Por que mais pessoas não se tornam veganas? Pode ser por causa do rótulo

Um experimento recente explorou o motivo pelo qual as pessoas rejeitam alimentos que são melhores para a saúde e para o planeta – e encontrou respostas baseadas na psicologia.

Por Meryl Davids Landau
Publicado 4 de set. de 2023, 11:05 BRT
As opções de substitutos para carne animal estão evoluindo rapidamente. Aqui, um estúdio de culinária apresenta ...

As opções de substitutos para carne animal estão evoluindo rapidamente. Aqui, um estúdio de culinária apresenta hambúrgueres feitos com proteína de ervilha, em vez de soja.

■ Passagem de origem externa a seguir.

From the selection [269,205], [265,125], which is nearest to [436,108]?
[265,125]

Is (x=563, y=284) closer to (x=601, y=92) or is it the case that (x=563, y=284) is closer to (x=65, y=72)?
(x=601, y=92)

Foto de Sebastian Lock Laif, Redux

Quando os alimentos são especificamente rotulados como veganos – indicando que são preparados sem produtos de origem animal, incluindo ovos ou manteiga – as pessoas têm menos probabilidade de escolhê-los, mesmo que isso seja melhor para o planeta e para sua saúde, de acordo com um experimento recente.

O cultivo e o transporte de alimentos são responsáveis por um quarto de todas as emissões globais de gases de efeito estufa, que estão acelerando a crise climática. Dessas emissões, a grande maioria vem de processos ligados à produção de carne e laticínios, e é por isso que os especialistas estão aconselhando as sociedades a mudar para uma alimentação mais baseada em vegetais.

“Temos que fazer grandes mudanças na forma como produzimos e consumimos alimentos se quisermos atingir as metas climáticas e alimentar a população cada vez maior da Terra”, diz Richard Waite, especialista em política climática de alimentos do World Resources Institute, uma organização sem fins lucrativos.

Mas um estudo do Instituto de Tecnologia de Massachusetts indica que isso pode ser um desafio. Os pesquisadores pediram a cerca de 150 pessoas presentes em vários eventos da universidade que encomendassem seu almoço e escolhessem entre duas opções, uma delas vegana. As opções incluíam ravióli de vegetais versus ravióli de queijo e um wrap de hummus de vegetais ou uma salada grega com queijo feta. 

Um estudo semelhante sobre as preferências alimentares também foi realizado online. Metade dos entrevistados em ambos os estudos recebeu aleatoriamente um formulário de pedido no qual o item vegano foi rotulado, com a palavra entre parênteses.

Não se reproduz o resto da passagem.